Vaster Than Empires and More Slow " A- 95
"It's like hearing" said Olleroo, Assistant Hard Scientist, stopping over to paint her toenails with fluorescent lacquer. "No eyelids on your ears. No Off switch on empathy. He hears our feelings whether he wants to or not"
"Does he know what we're thinking?" asked Eskwana, the Engineer, looking round at the others in real dread.
"No," Porlock snapped. "Empathy's not telepathy! Nobody's got telepathy."

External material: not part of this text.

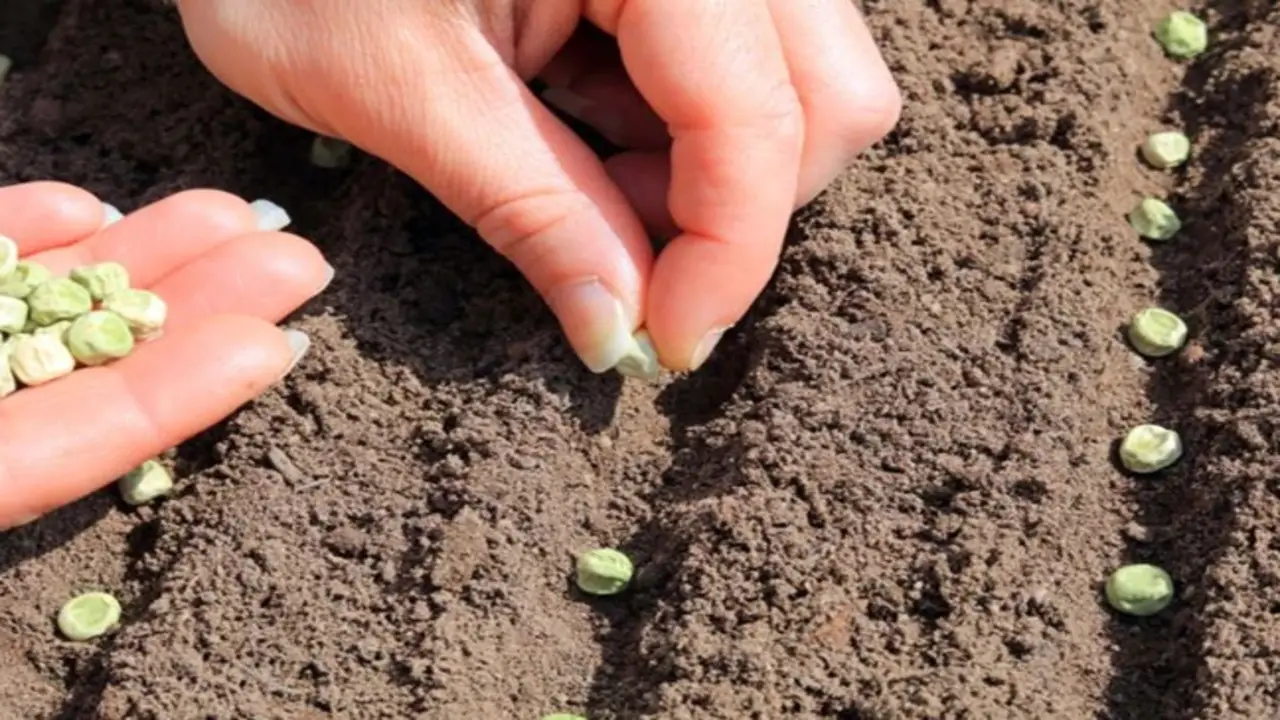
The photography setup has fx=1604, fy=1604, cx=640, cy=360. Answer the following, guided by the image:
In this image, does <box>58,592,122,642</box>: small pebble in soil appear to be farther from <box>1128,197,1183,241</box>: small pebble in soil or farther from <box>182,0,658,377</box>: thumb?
<box>1128,197,1183,241</box>: small pebble in soil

"Yet," said Mannon, with his little smile. "Just before I left Hain there was a most interesting report in from one of the recently discovered worlds, a hilfer named Rocannon reporting what appears to be a teachable telepathic technique existent among a mutated hominid race; I only saw a synopsis in the HILF Bulletin, but -- " He went on. The others had learned that they could talk while Mannon went on talking he did not seem to mind, nor even to miss much of what they said.